→ Problem requirements: Only the run of lines from the one containing "At what distance from the viewpoint does" through the last line should be returned, exactly as written.

→ Given entries:
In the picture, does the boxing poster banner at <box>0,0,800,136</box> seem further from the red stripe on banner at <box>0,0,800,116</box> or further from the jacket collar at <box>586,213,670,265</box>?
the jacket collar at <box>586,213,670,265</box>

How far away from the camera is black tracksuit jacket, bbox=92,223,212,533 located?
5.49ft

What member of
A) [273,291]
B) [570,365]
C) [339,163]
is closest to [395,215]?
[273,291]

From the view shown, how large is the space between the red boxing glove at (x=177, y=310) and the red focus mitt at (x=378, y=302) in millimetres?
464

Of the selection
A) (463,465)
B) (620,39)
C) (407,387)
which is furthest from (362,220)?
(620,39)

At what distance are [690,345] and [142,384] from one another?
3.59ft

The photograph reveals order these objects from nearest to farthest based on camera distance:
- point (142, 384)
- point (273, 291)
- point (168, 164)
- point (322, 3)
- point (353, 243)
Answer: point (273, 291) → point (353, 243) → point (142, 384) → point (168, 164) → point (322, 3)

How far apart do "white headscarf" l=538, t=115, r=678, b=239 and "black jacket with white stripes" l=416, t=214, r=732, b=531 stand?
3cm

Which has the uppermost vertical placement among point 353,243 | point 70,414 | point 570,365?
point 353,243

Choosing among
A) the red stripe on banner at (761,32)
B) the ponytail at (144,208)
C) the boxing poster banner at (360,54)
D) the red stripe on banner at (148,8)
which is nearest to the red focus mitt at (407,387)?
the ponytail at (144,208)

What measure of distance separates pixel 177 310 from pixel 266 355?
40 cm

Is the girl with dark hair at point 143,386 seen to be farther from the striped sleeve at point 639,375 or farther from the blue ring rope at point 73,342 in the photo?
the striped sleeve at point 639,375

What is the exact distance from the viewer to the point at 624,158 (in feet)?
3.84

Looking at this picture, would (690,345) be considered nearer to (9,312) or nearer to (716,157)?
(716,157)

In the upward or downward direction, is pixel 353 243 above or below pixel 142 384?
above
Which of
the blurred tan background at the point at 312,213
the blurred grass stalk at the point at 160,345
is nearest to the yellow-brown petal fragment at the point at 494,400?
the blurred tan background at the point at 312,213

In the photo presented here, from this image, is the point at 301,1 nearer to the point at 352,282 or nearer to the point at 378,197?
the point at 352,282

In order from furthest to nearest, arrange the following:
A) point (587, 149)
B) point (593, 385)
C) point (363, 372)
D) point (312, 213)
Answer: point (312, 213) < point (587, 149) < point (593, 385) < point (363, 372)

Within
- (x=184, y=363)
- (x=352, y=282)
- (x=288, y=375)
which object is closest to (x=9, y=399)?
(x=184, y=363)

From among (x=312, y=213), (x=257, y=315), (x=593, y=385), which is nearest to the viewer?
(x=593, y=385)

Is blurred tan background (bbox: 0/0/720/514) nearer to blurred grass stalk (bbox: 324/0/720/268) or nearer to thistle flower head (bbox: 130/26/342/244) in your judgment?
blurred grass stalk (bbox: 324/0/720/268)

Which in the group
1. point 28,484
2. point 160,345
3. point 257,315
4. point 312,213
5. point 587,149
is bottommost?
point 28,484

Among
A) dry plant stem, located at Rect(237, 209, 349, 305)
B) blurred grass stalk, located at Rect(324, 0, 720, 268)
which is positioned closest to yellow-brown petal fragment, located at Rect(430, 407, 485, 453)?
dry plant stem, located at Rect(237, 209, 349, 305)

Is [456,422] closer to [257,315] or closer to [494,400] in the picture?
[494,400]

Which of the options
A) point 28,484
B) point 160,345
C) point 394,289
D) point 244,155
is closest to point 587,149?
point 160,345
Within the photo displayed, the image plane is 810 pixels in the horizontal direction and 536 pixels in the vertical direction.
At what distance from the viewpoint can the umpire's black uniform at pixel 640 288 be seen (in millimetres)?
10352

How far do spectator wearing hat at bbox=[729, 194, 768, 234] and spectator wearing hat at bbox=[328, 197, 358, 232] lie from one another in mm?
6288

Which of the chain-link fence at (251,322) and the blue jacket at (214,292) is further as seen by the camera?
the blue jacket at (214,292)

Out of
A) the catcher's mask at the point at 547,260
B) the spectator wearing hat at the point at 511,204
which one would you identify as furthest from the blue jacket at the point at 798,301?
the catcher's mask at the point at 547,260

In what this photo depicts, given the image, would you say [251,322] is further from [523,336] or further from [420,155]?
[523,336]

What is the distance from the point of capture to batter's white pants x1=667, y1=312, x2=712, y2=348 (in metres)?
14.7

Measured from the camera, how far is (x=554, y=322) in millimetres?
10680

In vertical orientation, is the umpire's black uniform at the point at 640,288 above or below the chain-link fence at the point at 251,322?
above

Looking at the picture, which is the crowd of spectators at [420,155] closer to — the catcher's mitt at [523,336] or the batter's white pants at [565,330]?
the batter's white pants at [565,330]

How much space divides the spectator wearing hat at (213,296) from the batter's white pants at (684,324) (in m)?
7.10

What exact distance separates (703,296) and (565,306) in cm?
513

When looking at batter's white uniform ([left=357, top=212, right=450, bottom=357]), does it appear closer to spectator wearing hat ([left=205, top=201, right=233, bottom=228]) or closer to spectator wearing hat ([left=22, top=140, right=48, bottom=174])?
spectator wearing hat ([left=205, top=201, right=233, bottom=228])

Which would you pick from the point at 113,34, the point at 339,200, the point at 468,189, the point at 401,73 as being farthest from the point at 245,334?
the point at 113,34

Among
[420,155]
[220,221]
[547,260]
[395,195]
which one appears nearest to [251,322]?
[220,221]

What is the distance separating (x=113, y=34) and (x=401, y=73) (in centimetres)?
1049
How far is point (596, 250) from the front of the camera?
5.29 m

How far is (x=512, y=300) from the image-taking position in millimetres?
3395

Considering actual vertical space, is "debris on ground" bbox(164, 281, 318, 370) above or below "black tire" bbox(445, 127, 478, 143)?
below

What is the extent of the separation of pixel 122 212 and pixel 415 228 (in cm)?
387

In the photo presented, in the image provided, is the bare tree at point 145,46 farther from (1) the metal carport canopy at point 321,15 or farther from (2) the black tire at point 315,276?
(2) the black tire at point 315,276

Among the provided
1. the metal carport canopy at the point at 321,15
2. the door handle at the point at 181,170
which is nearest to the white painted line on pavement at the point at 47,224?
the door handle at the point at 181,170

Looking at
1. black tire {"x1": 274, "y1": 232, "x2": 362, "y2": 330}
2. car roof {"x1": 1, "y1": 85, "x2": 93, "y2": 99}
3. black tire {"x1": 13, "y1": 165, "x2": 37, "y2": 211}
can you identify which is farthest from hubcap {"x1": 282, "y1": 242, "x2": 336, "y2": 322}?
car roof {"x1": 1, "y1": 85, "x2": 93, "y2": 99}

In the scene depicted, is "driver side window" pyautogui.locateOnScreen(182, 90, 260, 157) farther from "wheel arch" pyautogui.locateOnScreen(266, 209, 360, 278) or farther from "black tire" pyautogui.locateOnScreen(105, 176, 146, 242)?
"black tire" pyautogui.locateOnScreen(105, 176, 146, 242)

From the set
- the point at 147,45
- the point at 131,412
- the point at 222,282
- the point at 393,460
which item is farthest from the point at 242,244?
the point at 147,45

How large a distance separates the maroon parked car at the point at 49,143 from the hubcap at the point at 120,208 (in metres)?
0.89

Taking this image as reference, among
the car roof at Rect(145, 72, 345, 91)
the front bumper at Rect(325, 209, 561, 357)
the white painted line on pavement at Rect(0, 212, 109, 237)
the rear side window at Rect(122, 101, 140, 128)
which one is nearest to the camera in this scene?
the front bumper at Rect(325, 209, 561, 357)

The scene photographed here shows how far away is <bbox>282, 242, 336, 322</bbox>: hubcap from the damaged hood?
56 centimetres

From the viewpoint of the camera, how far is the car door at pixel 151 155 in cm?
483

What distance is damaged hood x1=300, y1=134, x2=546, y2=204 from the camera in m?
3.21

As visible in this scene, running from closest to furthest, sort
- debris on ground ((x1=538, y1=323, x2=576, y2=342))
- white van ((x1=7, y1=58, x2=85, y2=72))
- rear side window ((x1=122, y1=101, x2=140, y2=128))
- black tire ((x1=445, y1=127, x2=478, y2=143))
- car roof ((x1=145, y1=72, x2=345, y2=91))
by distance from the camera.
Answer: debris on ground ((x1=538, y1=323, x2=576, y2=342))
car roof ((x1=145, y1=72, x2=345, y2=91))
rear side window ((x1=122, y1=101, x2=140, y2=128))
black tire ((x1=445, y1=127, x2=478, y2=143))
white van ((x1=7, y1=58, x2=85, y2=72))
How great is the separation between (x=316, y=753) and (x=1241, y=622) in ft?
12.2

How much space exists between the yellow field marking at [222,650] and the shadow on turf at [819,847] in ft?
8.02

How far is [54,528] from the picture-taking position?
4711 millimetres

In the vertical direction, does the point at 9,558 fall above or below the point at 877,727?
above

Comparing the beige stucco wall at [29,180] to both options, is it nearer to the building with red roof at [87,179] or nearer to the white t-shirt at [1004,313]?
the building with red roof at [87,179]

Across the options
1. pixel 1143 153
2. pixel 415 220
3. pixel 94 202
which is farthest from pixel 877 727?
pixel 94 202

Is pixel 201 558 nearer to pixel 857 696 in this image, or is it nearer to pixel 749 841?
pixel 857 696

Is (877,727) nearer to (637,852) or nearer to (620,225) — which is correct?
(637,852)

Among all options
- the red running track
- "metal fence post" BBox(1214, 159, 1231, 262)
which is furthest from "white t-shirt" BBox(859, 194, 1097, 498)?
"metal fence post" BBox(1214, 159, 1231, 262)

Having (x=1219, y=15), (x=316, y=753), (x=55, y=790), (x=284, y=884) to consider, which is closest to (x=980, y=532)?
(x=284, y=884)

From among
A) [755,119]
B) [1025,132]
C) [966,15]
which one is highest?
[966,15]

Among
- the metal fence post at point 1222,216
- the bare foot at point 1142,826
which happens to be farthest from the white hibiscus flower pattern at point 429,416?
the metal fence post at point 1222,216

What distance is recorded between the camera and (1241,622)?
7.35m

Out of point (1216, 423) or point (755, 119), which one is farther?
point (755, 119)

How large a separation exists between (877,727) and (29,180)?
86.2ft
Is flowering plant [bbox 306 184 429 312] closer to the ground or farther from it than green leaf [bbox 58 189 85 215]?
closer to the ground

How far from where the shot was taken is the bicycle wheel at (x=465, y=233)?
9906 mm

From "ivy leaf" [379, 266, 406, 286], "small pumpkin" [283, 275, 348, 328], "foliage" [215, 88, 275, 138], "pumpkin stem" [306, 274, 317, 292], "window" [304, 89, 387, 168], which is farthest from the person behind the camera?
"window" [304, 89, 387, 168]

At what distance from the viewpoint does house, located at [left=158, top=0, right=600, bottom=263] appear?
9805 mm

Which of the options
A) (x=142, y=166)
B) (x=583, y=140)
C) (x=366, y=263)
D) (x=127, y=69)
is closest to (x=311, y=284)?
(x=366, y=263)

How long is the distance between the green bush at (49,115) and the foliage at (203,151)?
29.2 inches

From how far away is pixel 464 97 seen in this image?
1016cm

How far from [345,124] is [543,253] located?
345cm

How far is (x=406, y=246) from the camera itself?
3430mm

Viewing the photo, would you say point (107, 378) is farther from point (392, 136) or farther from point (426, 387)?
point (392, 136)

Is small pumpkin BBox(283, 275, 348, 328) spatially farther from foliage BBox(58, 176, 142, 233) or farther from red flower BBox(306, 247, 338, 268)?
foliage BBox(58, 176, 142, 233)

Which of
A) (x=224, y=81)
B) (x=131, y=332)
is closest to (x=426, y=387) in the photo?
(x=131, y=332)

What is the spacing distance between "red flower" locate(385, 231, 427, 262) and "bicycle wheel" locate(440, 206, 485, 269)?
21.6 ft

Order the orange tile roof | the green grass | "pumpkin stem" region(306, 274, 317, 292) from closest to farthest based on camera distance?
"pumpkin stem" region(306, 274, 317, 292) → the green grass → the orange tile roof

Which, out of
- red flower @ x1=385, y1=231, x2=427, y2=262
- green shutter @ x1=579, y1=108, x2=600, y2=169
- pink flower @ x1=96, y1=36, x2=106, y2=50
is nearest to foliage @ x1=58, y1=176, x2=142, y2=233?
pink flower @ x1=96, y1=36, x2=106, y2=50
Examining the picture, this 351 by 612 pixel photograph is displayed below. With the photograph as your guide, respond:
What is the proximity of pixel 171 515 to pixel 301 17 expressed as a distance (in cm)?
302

→ Reply:
At what distance from the viewpoint does house, located at [left=158, top=0, right=600, bottom=263] appear?
9805 mm

Which of the options
A) (x=142, y=166)
B) (x=583, y=140)
C) (x=366, y=263)
D) (x=127, y=69)
is closest to (x=311, y=284)?
(x=366, y=263)

How long is the distance between the green bush at (49,115) and the foliage at (203,151)?
29.2 inches

From how far away is pixel 464 97 seen in this image?
1016cm

How far from [345,124] is [543,253] located?
345cm

How far is (x=406, y=246) from the camera itself?
3430mm

Viewing the photo, would you say point (107, 378) is farther from point (392, 136) or farther from point (426, 387)?
point (392, 136)

Is small pumpkin BBox(283, 275, 348, 328) spatially farther from foliage BBox(58, 176, 142, 233) or farther from red flower BBox(306, 247, 338, 268)?
foliage BBox(58, 176, 142, 233)

Which of
A) (x=224, y=81)
B) (x=131, y=332)
is closest to (x=426, y=387) in the photo?
(x=131, y=332)

What is the spacing distance between "red flower" locate(385, 231, 427, 262) and "bicycle wheel" locate(440, 206, 485, 269)?
21.6 ft

Order the orange tile roof | the green grass | "pumpkin stem" region(306, 274, 317, 292) from closest to farthest based on camera distance?
"pumpkin stem" region(306, 274, 317, 292) → the green grass → the orange tile roof

Which, out of
- red flower @ x1=385, y1=231, x2=427, y2=262
- green shutter @ x1=579, y1=108, x2=600, y2=169
- pink flower @ x1=96, y1=36, x2=106, y2=50
is nearest to foliage @ x1=58, y1=176, x2=142, y2=233?
pink flower @ x1=96, y1=36, x2=106, y2=50
Examining the picture, this 351 by 612 pixel photograph is displayed below. With the photograph as your guide, respond:
What is the proximity of pixel 171 515 to pixel 301 17 expressed as a distance (in cm)?
302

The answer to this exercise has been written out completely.